Ten minutes later we return to the first room only now it has been fully equipped with safety plugs on every outlet. The doctor comes back in as Avery is examining the change. “Has something changed?” the doctor asked. Evidently Avery considers it a challenge. He starts trying to bump the magazine holder off the wall by jumping up and down under it. He hits it with his head while dancing a jig. The doctor is going over Anna’s prescriptions while Avery chatters like a chipmunk. To no avail, I tell Avery to stop. I give him “the look” again and the kid actually has the nerve to smack my hands away. I’m dumbfounded. He’s never hit at me. In a demonic voice only Avery can hear, I inform him what’s going to happen when we leave. I honed back in on the doctor’s words with my completely congested ear. Something about two tablespoons every three hours.
Avery starts jumping again, seeing I’m occupied and the magazine rack all but comes off the wall. Finally the doctor looks at Avery and kindly tells him not to break the magazine rack. The doctor then looks at me and quips, “He’s a busy little thing, isn’t he?” My reply? “You have no idea.”

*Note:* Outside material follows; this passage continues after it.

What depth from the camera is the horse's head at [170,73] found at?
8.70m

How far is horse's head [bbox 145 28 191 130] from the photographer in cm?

If that isn’t enough, later during the week, my husband and I had an appointment to close on a construction loan for our new house. My mother was having eye surgery and could not babysit. I had to be at the signing and because Anna is sick, to my utter dismay I ended up taking both kids with me. I give them a lengthy lecture on how to behave, yet expecting the worst. Being that close to the jail, they will be able to walk me right over should I end up killing one of them.
Anna and Avery go in, see their dad, sit in the chairs their father instructs them to, and don’t utter a peep as Chad places a piece of chocolate in front of each of them. “Now if you behave,” he explains, “you can have the chocolate when we’re through.” The kids sit like angels. Even the guy from the bank comments twenty minutes later, “Those are the best behaved kids I’ve ever seen at a loan closing!” I’m thinking, “Boy have they got you snowed!” They eat the chocolate and experience the sugar high as dad goes back to work and leaves them in my care.
By the end of my day, I am sick, exhausted, and trying hard to muster up rational thoughts to get things in order for the next day. That day would be today—Avery’s first day of preschool. As the other mom’s stood outside their preschooler’s classes this morning, snapping photos and wiping tears, there was a song playing deep in my heart as I skipped from the building. I love my children, but this morning, I teared up and then quickly recovered. Parenting is hard work.
With that said, maybe you can appreciate the busyness of my life, the chaos that seems to find me, and how it is imperative that I seek out the Lord to write anything that has any sort of depth on a spiritual level. All my days aren’t as crazy as the ones described, but a lot of them are. I’m human. I write from where I am. If you’re there too, then my prayers are for you, sister! Anything good I’m able to accomplish is certainly by the hand of God!